◆ Scene-based reasoning records:
★ ★ ★ ★

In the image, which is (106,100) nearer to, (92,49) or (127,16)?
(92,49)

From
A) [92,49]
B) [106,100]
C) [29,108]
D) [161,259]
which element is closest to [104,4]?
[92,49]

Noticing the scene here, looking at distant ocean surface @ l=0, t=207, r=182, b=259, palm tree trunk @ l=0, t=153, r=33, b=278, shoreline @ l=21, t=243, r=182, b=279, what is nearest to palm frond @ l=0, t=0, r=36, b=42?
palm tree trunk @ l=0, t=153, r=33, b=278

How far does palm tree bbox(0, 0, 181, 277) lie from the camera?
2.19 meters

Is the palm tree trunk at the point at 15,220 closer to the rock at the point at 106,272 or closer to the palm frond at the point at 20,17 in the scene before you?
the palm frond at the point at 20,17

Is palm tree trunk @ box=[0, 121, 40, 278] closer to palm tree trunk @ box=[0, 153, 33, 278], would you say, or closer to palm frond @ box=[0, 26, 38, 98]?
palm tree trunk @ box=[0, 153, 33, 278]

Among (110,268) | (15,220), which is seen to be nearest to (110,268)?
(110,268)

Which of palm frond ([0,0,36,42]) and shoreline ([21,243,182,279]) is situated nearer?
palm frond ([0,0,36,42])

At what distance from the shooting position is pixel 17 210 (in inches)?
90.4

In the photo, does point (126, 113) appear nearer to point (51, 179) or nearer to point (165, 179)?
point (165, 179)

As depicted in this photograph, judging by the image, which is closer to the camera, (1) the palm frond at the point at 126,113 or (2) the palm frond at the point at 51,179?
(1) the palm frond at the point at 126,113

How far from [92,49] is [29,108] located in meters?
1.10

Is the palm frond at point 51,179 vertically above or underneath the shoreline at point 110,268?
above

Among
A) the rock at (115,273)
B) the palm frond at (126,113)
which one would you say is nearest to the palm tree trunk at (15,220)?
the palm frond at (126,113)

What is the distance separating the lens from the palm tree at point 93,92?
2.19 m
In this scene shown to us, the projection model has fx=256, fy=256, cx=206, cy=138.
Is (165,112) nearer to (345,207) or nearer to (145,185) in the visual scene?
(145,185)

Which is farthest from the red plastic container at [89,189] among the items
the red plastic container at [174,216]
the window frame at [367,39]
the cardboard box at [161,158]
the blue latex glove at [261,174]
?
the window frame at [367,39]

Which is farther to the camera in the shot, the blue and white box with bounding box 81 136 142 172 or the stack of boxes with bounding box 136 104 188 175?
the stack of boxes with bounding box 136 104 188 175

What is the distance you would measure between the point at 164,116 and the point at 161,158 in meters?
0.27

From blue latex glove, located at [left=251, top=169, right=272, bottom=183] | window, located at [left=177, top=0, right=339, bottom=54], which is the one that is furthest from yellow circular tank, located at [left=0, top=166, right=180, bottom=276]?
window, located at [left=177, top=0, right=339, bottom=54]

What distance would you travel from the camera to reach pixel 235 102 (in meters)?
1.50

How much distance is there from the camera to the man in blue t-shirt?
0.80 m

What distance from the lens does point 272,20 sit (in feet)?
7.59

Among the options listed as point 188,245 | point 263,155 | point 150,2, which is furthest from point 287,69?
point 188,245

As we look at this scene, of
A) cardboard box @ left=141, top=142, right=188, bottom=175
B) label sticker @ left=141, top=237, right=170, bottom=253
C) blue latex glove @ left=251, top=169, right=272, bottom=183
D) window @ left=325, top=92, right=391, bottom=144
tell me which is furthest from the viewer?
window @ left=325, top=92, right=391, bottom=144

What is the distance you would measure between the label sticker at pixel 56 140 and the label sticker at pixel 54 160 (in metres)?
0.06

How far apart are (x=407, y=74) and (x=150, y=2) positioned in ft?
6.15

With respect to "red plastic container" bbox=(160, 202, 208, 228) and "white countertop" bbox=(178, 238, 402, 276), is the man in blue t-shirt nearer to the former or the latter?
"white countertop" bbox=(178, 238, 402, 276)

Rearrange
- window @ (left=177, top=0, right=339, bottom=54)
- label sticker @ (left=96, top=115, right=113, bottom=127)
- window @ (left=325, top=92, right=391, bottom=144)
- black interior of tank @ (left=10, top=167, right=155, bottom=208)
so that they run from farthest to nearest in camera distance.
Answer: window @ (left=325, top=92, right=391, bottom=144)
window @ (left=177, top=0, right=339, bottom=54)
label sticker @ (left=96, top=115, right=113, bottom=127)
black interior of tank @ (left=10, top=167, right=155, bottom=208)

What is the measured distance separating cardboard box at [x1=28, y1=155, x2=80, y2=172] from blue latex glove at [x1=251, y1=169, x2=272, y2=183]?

★ ★ ★ ★

◆ Directive: Copy out the whole listing exactly.

◆ Problem solution:
In the image, which is (106,100) nearer to, (92,49) or (127,16)?
(92,49)

From
A) [92,49]
B) [106,100]
C) [29,108]
D) [161,259]
which element is closest to [104,4]?
[92,49]

Noticing the scene here, looking at distant ocean surface @ l=0, t=207, r=182, b=259, palm tree trunk @ l=0, t=153, r=33, b=278, shoreline @ l=21, t=243, r=182, b=279, what is nearest to palm frond @ l=0, t=0, r=36, b=42?
palm tree trunk @ l=0, t=153, r=33, b=278

How far does palm tree bbox(0, 0, 181, 277) lie from the camera?
2.19 meters

Is the palm tree trunk at the point at 15,220 closer to the rock at the point at 106,272 or closer to the palm frond at the point at 20,17 in the scene before you?
the palm frond at the point at 20,17

Is palm tree trunk @ box=[0, 121, 40, 278] closer to palm tree trunk @ box=[0, 153, 33, 278], would you say, or closer to palm frond @ box=[0, 26, 38, 98]?
palm tree trunk @ box=[0, 153, 33, 278]

Among (110,268) | (15,220), which is seen to be nearest to (110,268)?
(110,268)

Which of palm frond ([0,0,36,42]) and shoreline ([21,243,182,279]) is situated nearer?
palm frond ([0,0,36,42])

At what distance from the shooting position is pixel 17 210 (in inches)?
90.4

In the photo, does point (126, 113) appear nearer to point (51, 179) or nearer to point (165, 179)?
point (165, 179)

As depicted in this photograph, judging by the image, which is closer to the camera, (1) the palm frond at the point at 126,113 or (2) the palm frond at the point at 51,179?
(1) the palm frond at the point at 126,113

How far from [92,49] is [29,108] located in meters?
1.10

Is the palm frond at point 51,179 vertically above or underneath the shoreline at point 110,268?
above

Among
A) the rock at (115,273)
B) the palm frond at (126,113)
which one would you say is nearest to the palm tree trunk at (15,220)?
the palm frond at (126,113)

What is the distance separating the lens from the palm tree at point 93,92?
2.19 m
In this scene shown to us, the projection model has fx=256, fy=256, cx=206, cy=138.
Is (165,112) nearer to (345,207) or nearer to (145,185) in the visual scene?
(145,185)

Which is farthest from the red plastic container at [89,189] among the items
the red plastic container at [174,216]
the window frame at [367,39]
the cardboard box at [161,158]
the blue latex glove at [261,174]
?
the window frame at [367,39]

Which is farther to the camera in the shot, the blue and white box with bounding box 81 136 142 172 or the stack of boxes with bounding box 136 104 188 175?
the stack of boxes with bounding box 136 104 188 175

What is the distance you would measure between the point at 164,116 and the point at 161,158 in meters?
0.27

From blue latex glove, located at [left=251, top=169, right=272, bottom=183] | window, located at [left=177, top=0, right=339, bottom=54], which is the one that is furthest from yellow circular tank, located at [left=0, top=166, right=180, bottom=276]?
window, located at [left=177, top=0, right=339, bottom=54]

What distance would you travel from the camera to reach pixel 235 102 (in meters)?
1.50

How much distance is there from the camera to the man in blue t-shirt?
0.80 m

What distance from the lens does point 272,20 sit (in feet)?
7.59

Among the options listed as point 188,245 | point 263,155 | point 150,2, which is furthest from point 287,69?
point 188,245

As we look at this scene, of
A) cardboard box @ left=141, top=142, right=188, bottom=175
B) label sticker @ left=141, top=237, right=170, bottom=253
C) blue latex glove @ left=251, top=169, right=272, bottom=183
D) window @ left=325, top=92, right=391, bottom=144
tell me which is furthest from the viewer?
window @ left=325, top=92, right=391, bottom=144

What is the distance you would measure between the label sticker at pixel 56 140 and the label sticker at pixel 54 160 (in metres)?
0.06

How far apart are (x=407, y=74) and (x=150, y=2) positioned in ft?
6.15

With respect to "red plastic container" bbox=(160, 202, 208, 228) and "white countertop" bbox=(178, 238, 402, 276), is the man in blue t-shirt nearer to the former or the latter?
"white countertop" bbox=(178, 238, 402, 276)

Rearrange
- window @ (left=177, top=0, right=339, bottom=54)
- label sticker @ (left=96, top=115, right=113, bottom=127)
- window @ (left=325, top=92, right=391, bottom=144)
- black interior of tank @ (left=10, top=167, right=155, bottom=208)
so that they run from farthest to nearest in camera distance.
Answer: window @ (left=325, top=92, right=391, bottom=144)
window @ (left=177, top=0, right=339, bottom=54)
label sticker @ (left=96, top=115, right=113, bottom=127)
black interior of tank @ (left=10, top=167, right=155, bottom=208)

What is the measured distance separating cardboard box at [x1=28, y1=155, x2=80, y2=172] from blue latex glove at [x1=251, y1=169, x2=272, y2=183]?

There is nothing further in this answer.